• **Texto citado**
○ ○ ○ ○ ○ ○ ○
Inclusive muitos deles, assim como o Brasil, têm esse projeto de escalada de poder dos Evangélicos. Então, há cada vez mais parlamentares evangélicos, pessoas que se candidatam à presidência e se declaram evangélicas e têm um projeto de poder que é evangélico. E aí percebemos que isso está muito associado também ao imperialismo norte americano, a esse projeto fundamentalista para a América Latina.

Estamos chegando ao fim do primeiro semestre do governo Bolsonaro, que tem uma atuação muito próxima à bancada evangélica. Há um risco para a laicidade do Estado?

A escalada de poder dos evangélicos, do fundamentalismo religioso, não é de agora. Não é uma novidade e tampouco chegou com o governo Jair Bolsonaro. É algo que está acontecendo na última década no Brasil e, inclusive, a esquerda falhou muito em atuar no sentido de frear isso que estava acontecendo.

A laicidade do Estado é ameaçada, é pisada, é rasgada todos os dias no Brasil há muitos anos. A bancada evangélica atua há muito tempo no país e é claro que quando temos um presidente da República -- no caso, Jair Bolsonaro provavelmente tem dupla pertença religiosa, é católico quando convém e evangélico quando convém -- é impressionante. Quando temos um presidente, todos os seus filhos que são deputados e que também são evangélicos.

Quando se tem tantos ministros que são evangélicos e uma quantidade absurda de senadores e deputados também evangélicos que têm acordo com esse projeto de poder fascista do governo Jair Bolsonaro, é de fato preocupante, sem sombra de dúvida.
○ ○ ○ ○ ○ ○ ○
• **Registros fornecidos**
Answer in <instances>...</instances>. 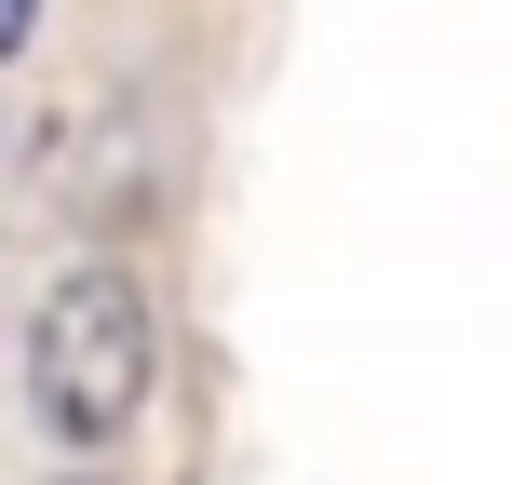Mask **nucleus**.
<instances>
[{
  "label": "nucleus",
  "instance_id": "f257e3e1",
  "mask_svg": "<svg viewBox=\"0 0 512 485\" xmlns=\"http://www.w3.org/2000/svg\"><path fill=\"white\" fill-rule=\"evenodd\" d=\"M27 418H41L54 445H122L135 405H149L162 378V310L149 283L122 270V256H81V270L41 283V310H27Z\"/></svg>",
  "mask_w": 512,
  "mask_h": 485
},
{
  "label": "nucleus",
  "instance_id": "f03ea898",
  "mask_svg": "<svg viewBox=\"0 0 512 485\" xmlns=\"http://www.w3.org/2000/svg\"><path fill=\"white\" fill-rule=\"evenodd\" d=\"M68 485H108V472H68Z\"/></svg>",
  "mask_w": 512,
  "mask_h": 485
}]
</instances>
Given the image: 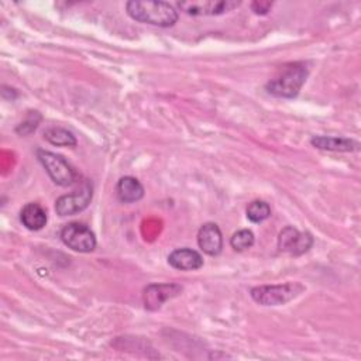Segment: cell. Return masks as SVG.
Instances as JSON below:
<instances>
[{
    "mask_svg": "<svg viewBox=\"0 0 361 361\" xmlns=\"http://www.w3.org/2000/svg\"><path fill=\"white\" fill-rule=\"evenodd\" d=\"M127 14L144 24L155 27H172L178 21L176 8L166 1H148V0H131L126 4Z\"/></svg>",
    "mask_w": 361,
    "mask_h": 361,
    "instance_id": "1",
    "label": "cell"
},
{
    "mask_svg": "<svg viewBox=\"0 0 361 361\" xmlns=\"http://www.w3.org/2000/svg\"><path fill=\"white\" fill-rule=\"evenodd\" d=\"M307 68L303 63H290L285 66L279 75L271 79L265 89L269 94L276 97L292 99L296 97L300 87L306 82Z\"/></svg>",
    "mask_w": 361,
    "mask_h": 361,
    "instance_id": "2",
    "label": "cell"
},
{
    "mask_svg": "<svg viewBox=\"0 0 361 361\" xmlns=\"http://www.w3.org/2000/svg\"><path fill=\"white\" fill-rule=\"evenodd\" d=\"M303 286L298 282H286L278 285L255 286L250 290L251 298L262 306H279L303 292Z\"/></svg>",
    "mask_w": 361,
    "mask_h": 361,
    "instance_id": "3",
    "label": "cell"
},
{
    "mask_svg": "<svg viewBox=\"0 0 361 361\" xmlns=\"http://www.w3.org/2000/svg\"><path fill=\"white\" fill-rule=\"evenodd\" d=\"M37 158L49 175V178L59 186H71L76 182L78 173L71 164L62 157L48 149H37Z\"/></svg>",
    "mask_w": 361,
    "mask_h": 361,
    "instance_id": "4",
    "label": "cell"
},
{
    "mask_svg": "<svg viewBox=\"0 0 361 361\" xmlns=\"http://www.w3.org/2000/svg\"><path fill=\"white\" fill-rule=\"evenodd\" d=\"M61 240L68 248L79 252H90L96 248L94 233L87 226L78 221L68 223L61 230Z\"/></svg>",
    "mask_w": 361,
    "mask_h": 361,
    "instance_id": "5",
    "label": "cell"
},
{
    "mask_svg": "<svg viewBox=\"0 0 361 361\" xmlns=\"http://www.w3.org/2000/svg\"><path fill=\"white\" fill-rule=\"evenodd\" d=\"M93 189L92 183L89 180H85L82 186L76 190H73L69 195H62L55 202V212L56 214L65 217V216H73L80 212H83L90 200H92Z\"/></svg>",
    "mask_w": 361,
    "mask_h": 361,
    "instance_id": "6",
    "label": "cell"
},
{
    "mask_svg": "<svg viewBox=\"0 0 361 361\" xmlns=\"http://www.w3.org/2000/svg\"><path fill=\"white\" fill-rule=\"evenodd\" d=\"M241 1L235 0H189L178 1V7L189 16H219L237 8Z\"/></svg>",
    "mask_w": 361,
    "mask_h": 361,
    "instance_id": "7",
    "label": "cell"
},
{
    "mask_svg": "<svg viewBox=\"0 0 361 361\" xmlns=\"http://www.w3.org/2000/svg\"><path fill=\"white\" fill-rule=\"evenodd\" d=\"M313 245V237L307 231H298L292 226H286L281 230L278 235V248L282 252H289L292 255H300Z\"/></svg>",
○ ○ ○ ○ ○ ○ ○
• **Tarefas a realizar**
[1] Reproduza o trecho do texto citado que começa em "A escalada de" e segue até "também são evangélicos.".
[2] Segundo o texto citado, desde quando a escalada de poder dos evangélicos vem acontecendo no Brasil?
[3] Liste todas as palavras que o texto citado usa para dizer o que acontece com a laicidade do Estado todos os dias no Brasil.
Os registros não serão usados aqui.

• **Resultados esperados**
[1]
A escalada de poder dos evangélicos, do fundamentalismo religioso, não é de agora. Não é uma novidade e tampouco chegou com o governo Jair Bolsonaro. É algo que está acontecendo na última década no Brasil e, inclusive, a esquerda falhou muito em atuar no sentido de frear isso que estava acontecendo.

A laicidade do Estado é ameaçada, é pisada, é rasgada todos os dias no Brasil há muitos anos. A bancada evangélica atua há muito tempo no país e é claro que quando temos um presidente da República -- no caso, Jair Bolsonaro provavelmente tem dupla pertença religiosa, é católico quando convém e evangélico quando convém -- é impressionante. Quando temos um presidente, todos os seus filhos que são deputados e que também são evangélicos.

[2] Na última década.

[3] ameaçada, pisada, rasgada